Case Study: A Technology Shift
Beginning in about 1990, Bill Inmon and Ralph Kimball actively promoted DSS built using relational database technologies. For many MIS practioners, DSS built using Oracle or DB2 were the only DSS they were exposed to in popular computing literature. Model-driven DSS were in the domain of operations research and were not part of Information Systems. Ralph Kimball was "The Doctor of DSS" and Bill Inmon was the "father of the data warehouse". In the early 1990s, a major technology shift occurred from mainframe-based DSS to client/server-based DSS. Some desktop OLAP tools were introduced throughout this time period. In 1992-93, some vendors started recommending object-oriented technology for building "re-usable" decision support capabilities. In the year of 1994, many companies started to upgrade their network infrastructures. DBMS vendors "recognized that decision support was dissimilar from OLTP and started implementing real OLAP capabilities into their databases" (Powell, 2001). Paul Gray asserts that around 1993 the data warehouse and the EIS people found one another and the two niche technologies have been converging. In the year of 1995, data warehousing and the World Wide Web began to impact practitioners and academics interested in decision support technologies.

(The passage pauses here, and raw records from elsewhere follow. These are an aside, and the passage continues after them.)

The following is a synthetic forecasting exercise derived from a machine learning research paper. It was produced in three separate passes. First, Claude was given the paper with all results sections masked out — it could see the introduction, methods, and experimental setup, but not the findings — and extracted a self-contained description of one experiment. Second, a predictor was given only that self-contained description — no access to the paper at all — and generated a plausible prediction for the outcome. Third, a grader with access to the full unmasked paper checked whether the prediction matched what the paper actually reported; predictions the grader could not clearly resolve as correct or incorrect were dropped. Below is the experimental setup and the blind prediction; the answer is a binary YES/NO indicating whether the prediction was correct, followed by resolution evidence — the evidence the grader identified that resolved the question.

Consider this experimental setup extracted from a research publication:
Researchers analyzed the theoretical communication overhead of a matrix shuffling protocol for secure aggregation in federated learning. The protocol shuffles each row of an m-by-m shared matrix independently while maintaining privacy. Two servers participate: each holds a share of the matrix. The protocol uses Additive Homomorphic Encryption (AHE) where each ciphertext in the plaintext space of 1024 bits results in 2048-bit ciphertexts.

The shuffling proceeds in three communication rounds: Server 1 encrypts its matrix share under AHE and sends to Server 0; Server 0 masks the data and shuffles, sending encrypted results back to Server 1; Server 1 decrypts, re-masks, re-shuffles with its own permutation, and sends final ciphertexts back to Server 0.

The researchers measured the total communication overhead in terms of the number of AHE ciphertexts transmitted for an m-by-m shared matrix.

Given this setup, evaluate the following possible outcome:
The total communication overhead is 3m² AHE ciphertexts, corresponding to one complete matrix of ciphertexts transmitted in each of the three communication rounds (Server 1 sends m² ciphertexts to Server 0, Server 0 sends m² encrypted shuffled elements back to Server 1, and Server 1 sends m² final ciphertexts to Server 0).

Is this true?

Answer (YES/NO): NO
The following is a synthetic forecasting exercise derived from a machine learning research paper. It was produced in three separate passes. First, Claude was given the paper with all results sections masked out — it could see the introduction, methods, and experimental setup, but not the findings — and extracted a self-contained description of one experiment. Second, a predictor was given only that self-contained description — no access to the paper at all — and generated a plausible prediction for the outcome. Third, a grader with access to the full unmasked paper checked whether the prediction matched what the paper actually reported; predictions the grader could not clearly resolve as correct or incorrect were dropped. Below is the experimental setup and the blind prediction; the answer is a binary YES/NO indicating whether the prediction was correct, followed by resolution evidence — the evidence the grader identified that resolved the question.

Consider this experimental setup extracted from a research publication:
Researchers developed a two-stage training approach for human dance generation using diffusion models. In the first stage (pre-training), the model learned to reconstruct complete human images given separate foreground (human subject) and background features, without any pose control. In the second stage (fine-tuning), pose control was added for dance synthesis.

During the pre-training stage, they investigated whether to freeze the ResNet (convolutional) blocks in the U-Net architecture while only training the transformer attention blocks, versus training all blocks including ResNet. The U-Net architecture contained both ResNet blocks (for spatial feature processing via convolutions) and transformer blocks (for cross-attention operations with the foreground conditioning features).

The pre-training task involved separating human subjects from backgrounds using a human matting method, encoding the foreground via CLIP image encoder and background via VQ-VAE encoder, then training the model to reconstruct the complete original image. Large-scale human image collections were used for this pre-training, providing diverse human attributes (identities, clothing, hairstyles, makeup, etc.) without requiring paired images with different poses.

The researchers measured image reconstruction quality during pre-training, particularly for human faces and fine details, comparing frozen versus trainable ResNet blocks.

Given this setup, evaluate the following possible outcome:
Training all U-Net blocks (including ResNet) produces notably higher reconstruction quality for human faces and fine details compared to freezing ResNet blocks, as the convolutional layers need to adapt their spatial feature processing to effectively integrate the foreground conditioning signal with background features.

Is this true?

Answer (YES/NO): NO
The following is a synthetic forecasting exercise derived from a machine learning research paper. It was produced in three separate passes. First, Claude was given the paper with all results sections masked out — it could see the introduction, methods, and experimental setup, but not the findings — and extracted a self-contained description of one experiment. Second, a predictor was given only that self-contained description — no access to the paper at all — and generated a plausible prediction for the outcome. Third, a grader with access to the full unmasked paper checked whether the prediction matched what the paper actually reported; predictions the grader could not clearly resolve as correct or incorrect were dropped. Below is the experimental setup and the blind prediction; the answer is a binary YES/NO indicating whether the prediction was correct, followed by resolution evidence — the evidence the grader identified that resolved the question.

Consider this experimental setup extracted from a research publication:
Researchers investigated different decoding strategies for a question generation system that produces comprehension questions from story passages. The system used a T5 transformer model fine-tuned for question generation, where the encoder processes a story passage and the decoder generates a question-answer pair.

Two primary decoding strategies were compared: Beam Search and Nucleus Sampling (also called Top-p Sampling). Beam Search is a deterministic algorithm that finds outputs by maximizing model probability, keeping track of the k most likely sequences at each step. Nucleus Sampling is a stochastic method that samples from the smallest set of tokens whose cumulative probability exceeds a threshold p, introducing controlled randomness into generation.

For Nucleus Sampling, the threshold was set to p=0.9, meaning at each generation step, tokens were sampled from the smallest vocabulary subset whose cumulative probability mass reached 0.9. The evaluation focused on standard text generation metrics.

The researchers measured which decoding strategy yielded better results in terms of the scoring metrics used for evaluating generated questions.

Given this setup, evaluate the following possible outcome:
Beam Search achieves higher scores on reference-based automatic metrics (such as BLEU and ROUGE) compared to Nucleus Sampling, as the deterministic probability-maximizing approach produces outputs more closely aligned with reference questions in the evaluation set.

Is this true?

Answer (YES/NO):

Web-based and web-enabled DSS became feasible in about 1995 (cf., Power, 2000; Bhargava and Power, 2001).
The history of DSS covers a relatively short span of years, and the concepts and technologies are still evolving. Today it is still probable to reconstruct the history of DSS from retrospective accounts from key participants as well as from published and unpublished materials. Many of the early innovators and early developers are retiring however their insights and actions can be captured to guide future innovation in this field.
Question1. What is MIS and how it diverges from a DSS?
Question2. Give a concise explanation of the terms listed below.
a. Data Warehouse
b. ETL
c. Data mart
d. OLAP
e. Data mining
Use a uncomplicated diagram to support your answer and to demonstrate how data flows in such an environment.
Question3. What are Transaction Processing Systems and what are the organisational benefits that such systems offer?